Male infertility is common – It’ not just a female issue
Infertility is not just for women. Boys can have it too! In fact, 40% of couples who seek evaluation will have some degree of a sperm problem. In 25% of cases, the only identified problem is a male factor. Clearly, male infertility is common.
The work-up involves a semen analysis and exam
The male collects a semen sample by masturbation after 2 or 3 days of abstinence. Then, the lab reviews the sample for volume, concentration, motility (movement), and morphology (appearance). It also looks for the presence of infection. If the initial test is abnormal, we recommend a second sample for confirmation. If the second sample is also abnormal, we recommend further evaluation.
Typically, the evaluation of the male includes a physical examination to look for anatomic issues that might explain the findings, as well as blood tests to exclude a hormonal abnormality. If the exam and hormones are normal, treatment recommendations will depend upon the degree of impairment in the sperm parameters.
Causes of Male Infertility
Varicoceles: The most common type of physical problem is the presence of a varicocele. This is a protrusion of blood vessels into the scrotum, usually on the left side, that may cause dysfunction in sperm formation.

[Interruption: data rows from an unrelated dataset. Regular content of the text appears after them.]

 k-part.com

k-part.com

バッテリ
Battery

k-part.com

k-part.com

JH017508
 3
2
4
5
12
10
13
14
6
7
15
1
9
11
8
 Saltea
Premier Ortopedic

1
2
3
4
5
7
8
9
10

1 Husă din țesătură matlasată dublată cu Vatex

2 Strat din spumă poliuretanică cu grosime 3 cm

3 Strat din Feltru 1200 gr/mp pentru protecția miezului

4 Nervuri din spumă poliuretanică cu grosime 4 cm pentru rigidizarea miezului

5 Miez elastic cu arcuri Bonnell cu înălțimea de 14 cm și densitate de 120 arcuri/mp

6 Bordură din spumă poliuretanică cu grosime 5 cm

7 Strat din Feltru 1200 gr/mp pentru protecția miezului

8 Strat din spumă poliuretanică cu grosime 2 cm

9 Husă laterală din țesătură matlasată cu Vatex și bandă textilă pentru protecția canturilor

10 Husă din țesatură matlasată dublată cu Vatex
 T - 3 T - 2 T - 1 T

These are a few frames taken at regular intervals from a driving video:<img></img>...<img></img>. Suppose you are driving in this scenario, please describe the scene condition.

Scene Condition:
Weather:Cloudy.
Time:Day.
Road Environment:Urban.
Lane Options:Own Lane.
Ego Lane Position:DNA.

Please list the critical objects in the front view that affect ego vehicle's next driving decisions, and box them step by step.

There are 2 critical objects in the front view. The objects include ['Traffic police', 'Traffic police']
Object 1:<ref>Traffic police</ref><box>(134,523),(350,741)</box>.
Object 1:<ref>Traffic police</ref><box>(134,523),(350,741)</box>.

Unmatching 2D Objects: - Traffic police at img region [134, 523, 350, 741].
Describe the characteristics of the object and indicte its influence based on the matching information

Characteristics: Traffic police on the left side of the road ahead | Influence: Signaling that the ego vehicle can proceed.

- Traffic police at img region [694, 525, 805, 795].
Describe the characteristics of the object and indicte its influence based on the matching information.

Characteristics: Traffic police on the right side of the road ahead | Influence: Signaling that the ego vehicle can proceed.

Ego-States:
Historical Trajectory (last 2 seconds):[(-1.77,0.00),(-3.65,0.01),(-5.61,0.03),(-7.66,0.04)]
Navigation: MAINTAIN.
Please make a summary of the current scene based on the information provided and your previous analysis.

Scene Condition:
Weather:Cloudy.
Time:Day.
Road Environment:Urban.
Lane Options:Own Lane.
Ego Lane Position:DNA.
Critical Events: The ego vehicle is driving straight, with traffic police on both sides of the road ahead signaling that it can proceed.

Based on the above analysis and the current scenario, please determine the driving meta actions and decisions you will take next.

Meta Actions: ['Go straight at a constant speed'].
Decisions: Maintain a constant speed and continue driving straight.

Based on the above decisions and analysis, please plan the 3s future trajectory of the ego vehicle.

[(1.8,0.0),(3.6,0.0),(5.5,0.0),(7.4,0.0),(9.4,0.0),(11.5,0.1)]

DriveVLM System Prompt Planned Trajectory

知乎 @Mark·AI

However, there is significant controversy over whether or not surgical repair of a varicocele results in improvement in fertility. Most clinicians agree that if the varicocele causes pain, or if the testicle is very small, repair may help.
Hormone imbalances often respond to medication. As a result, it will improve semen analysis values in many cases.
Once the sperm production and function has been optimized. Or, in the absence of an identifiable problem, treatment options can be evaluated. Based on the total number of motile sperm in an ejaculate, a determination can be made as to whether the sample is sufficient for conception by intercourse, sperm washing with intrauterine insemination (IUI), in vitro fertilization (IVF), or intracytoplasmic sperm injection (ICSI), a micromanipulation technique coupled with IVF.
Tighty Whities or Boxers?
In a nut shell, wearing boxer shorts and avoiding hot tubs will not change sperm that need ICSI, intracytoplasmic sperm injection into sperm that will work by themselves with intercourse . Bottom line, the more impaired the sperm, the more complex the technology required to achieve success.